Selecting high-quality pre-training data for large language models (LLMs) is crucial for enhancing their overall performance under limited computation budget, improving both training and sample efficiency. Recent advancements in file selection primarily rely on using an existing or trained proxy model to assess the similarity of samples to a target domain, such as high quality sources BookCorpus and Wikipedia. However, upon revisiting these methods, the domain-similarity selection criteria demonstrates a diversity dilemma, i.e. dimensional collapse in the feature space, improving performance on the domain-related tasks but causing severe degradation on generic performance.To prevent collapse and enhance diversity, we propose a DiverSified File selection algorithm (DiSF), which selects the most decorrelated text files in the feature space. We approach this with a classical greedy algorithm to achieve more uniform eigenvalues in the feature covariance matrix of the selected texts, analyzing its approximation to the optimal solution under a formulation of $\gamma$-weakly submodular optimization problem. Empirically, we establish a benchmark and conduct extensive experiments on the TinyLlama architecture with models from 120M to 1.1B parameters. Evaluating across nine tasks from the Harness framework, DiSF demonstrates a significant improvement on overall performance. Specifically, DiSF saves 98.5\% of 590M training files in SlimPajama, outperforming the full-data pre-training within a 50B training budget, and achieving about 1.5x training efficiency and 5x data efficiency. Source codeis available at: https://github.com/MediaBrain-SJTU/DiSF.git.

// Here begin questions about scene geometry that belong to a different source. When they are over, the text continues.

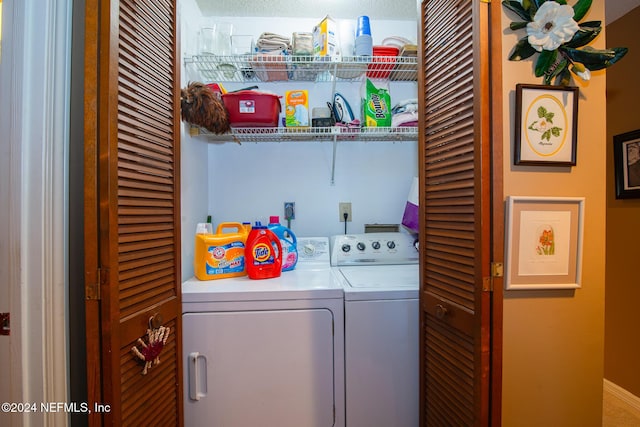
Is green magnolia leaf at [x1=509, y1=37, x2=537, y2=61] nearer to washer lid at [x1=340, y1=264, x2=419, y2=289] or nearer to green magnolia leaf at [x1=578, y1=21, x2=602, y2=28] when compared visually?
green magnolia leaf at [x1=578, y1=21, x2=602, y2=28]

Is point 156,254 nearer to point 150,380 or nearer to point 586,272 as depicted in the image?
point 150,380

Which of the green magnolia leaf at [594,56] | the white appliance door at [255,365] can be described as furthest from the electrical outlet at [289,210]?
the green magnolia leaf at [594,56]

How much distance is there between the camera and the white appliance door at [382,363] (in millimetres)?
1323

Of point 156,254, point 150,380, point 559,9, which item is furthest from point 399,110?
point 150,380

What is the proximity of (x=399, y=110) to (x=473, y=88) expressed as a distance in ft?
3.26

Fri 25 April 20:30 - 20:42 PDT

DEPT: Decoupled Embeddings for Pre-training Language Models

Alex Iacob · Lorenzo Sani · Meghdad Kurmanji · William Shen · Xinchi Qiu · Dongqi Cai · Yan Gao · Nic Lane

Language Model pre-training uses broad data mixtures to enhance performance across domains and languages. However, training on such heterogeneous text corpora requires extensive and expensive efforts. Since these data sources vary significantly in lexical, syntactic, and semantic aspects, they cause negative interference or the ``curse of multilinguality''. To address these challenges we propose a communication-efficient pre-training framework, DEPT. Our method decouples embeddings from the transformer body while simultaneously training the latter on multiple data sources without requiring a shared vocabulary. DEPT can: (1) train robustly and effectively under significant data heterogeneity, (2) minimize token embedding parameters to only what the data source vocabulary requires, while cutting communication costs in direct proportion to both the communication frequency and the reduction in parameters, (3) enhance transformer body plasticity and generalization, improving both average perplexity (up to 20%) and downstream task performance, and (4) enable training with custom optimized vocabularies per data source. We demonstrate DEPT's potential via the first vocabulary-agnostic federated pre-training of billion-scale models, reducing communication costs by orders of magnitude and embedding memory by 4-5x.